In relation to the £150,000 - July 2001 - there was a letter from the Department to, I believe, the general manager of the OHM, who was also the general manager latterly of SKILL, saying that the Department had approved £410,000, part of which was for the front line, and asking if he could arrange to make the payments to Mr. Matt Merrigan, SIPTU. We then see a letter from the general manager of OHM going back to the Department in August 2001 stating that he had made the arrangements to pay the said amounts to Mr. Matt Merrigan, SIPTU national industrial secretary, etc. On that basis, why would an official say he has paid it if he has not paid it? That was one part. Regarding the €190,000 in 2002, we have a letter from, I believe, the first Department official referred to, Mr. Frank Ahern, in 2002 saying that €190,000 was approved. I believe that was for the front line. I would have to check the exact documentation.

We went back to SIPTU and gave it all of that documentation. Any paper we had we gave to SIPTU and told it that was the basis on which we were wondering if it had seen it or if it knew where it was. SIPTU came back and said it was not there. SIPTU took issue with my last evidence to the committee saying I had not said this was unofficial, and the committee would have seen the correspondence where I wrote back to SIPTU stating that at least three times during my deliberations and evidence to the committee I had clearly identified that SIPTU had not been able to identify it.

To come to the point - where is it? After the meeting, a lot of further tortuous work went on. We had the OHM accounts and some bank statements. I went through all of that to see if there were bulk amounts or if there was a cheque for €190,000 or £150,000 because until that point in all the investigations, any amount provided by the Department had always been paid out in bulk. We had never seen it split. I think it was reasonable to assume, therefore, that if the Department was providing £150,000 or €190,000, we should have seen a cheque. We went through 3,000 OHM cheque stubs. There were 12 cheque books to which we did not have access. We went through all the statements, looked for these amounts but could not find them. We then decided to see if there were smaller amounts. I also identified that there were bank statements that we did not have and bank accounts that we did not know about. There is no issue about them, I hasten to add. We went to the bank and got the bank statements. Altogether, OHM had about nine accounts. We went through all of them and all the bank statements and identified what I would consider to be round sum amounts. There were bank drafts so I went to the bank and looked for those amounts, again thinking that perhaps it had been split up.

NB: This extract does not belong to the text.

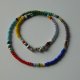BOHO BLISKO SZYI * choker koraliki * ETNO * naszyjnik * folk * afrykańskie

To cut a long story short, none of the cheques and bank drafts that came back were made out to SIPTU. I went back to the records again and asked more people to look for records. The bottom line is that of the £150,000 the Department approved in July 2001, £40,000 was paid by the OHM to the SIPTU national levy account in January of that year, £25,000 of that amount was paid in August 2001, and I believe the remaining £85,000 was retained by the OHM for its own purposes. What has added to the confusion, I corresponded with the general manager of the OHM, latterly SKILL, in January and he told me that if the cheque for £150,000 does not appear, it was probably never cashed but we now know there was no cheque for £150,000. I am satisfied that we have identified that.

Regarding the €190,000 for April 2002, we have been able to identify that €90,000 of that was paid by the OHM to SIPTU - €50,000 for a study visit and a €40,000 levy. That is the only information we have.

The remaining €100,000 actually was retained by the Office for Health Management, OHM, for its own purposes. We subsequently found a letter to that effect from the general manager back to the Department. Consequently, the mystery, per se, of those two amounts has been solved. However, it has taken a long and winding path to get there.